Extract, verbatim, all lines starting at the one containing "What is the proper" and ending with the final line of the listing, and no others.
— Start RECORD EXTRACTS —
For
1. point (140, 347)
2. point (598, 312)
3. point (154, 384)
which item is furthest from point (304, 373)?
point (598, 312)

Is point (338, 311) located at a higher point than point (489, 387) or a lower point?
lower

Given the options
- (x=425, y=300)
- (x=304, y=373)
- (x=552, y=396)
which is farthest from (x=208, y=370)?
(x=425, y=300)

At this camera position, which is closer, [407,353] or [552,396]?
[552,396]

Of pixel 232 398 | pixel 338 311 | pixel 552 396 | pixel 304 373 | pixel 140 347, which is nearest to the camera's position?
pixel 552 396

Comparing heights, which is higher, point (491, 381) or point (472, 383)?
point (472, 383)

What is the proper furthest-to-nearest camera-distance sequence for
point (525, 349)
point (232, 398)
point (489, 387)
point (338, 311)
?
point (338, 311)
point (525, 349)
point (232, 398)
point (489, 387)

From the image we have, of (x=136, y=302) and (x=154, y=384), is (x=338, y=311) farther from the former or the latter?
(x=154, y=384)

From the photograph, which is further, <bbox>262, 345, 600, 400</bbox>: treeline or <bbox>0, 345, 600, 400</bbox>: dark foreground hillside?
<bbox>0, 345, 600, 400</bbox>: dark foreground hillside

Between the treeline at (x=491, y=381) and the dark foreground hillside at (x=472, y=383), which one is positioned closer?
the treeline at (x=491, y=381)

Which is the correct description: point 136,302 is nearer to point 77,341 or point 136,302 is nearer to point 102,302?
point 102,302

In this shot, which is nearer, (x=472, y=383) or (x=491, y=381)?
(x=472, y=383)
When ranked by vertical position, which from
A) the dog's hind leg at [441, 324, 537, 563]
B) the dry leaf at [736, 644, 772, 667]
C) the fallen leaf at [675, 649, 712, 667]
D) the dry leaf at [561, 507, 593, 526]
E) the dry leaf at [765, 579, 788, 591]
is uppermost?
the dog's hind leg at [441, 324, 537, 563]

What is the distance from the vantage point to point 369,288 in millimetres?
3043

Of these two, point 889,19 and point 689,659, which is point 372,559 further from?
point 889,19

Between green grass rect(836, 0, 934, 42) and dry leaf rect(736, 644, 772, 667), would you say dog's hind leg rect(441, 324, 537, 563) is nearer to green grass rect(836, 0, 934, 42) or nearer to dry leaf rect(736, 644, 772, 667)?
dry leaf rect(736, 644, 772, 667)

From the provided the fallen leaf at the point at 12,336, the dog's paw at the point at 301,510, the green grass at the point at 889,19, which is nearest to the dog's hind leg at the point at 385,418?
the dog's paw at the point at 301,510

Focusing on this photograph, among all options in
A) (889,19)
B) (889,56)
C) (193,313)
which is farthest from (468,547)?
— End RECORD EXTRACTS —
FINAL ANSWER:
What is the proper furthest-to-nearest camera-distance sequence for
point (525, 349)
point (232, 398)
point (489, 387)
point (338, 311)
?
point (338, 311)
point (525, 349)
point (232, 398)
point (489, 387)

From the image we have, of (x=136, y=302) and (x=154, y=384), is (x=338, y=311) farther from the former or the latter?
(x=154, y=384)

From the photograph, which is further, <bbox>262, 345, 600, 400</bbox>: treeline or <bbox>0, 345, 600, 400</bbox>: dark foreground hillside?
<bbox>0, 345, 600, 400</bbox>: dark foreground hillside

Between the treeline at (x=491, y=381) and the dark foreground hillside at (x=472, y=383), which one is positioned closer?
the treeline at (x=491, y=381)

Which is the correct description: point 136,302 is nearer to point 77,341 or point 136,302 is nearer to point 102,302?
point 102,302

In this shot, which is nearer, (x=472, y=383) or (x=491, y=381)?
(x=472, y=383)
When ranked by vertical position, which from
A) the dog's hind leg at [441, 324, 537, 563]
B) the dry leaf at [736, 644, 772, 667]
C) the fallen leaf at [675, 649, 712, 667]
D) the dry leaf at [561, 507, 593, 526]
E) the dry leaf at [765, 579, 788, 591]
is uppermost?
the dog's hind leg at [441, 324, 537, 563]

What is the distance from the vantage point to point 369,288 in millimetres?
3043

Of these two, point 889,19 and point 689,659, which is point 372,559 further from?
point 889,19

Between green grass rect(836, 0, 934, 42) and dry leaf rect(736, 644, 772, 667), would you say dog's hind leg rect(441, 324, 537, 563) is nearer to green grass rect(836, 0, 934, 42) or nearer to dry leaf rect(736, 644, 772, 667)?
dry leaf rect(736, 644, 772, 667)

From the provided the fallen leaf at the point at 12,336, the dog's paw at the point at 301,510, the green grass at the point at 889,19, which is nearest to the dog's hind leg at the point at 385,418?
the dog's paw at the point at 301,510

Focusing on this photograph, among all options in
A) (889,19)
B) (889,56)
C) (193,313)
which is farthest from (468,547)?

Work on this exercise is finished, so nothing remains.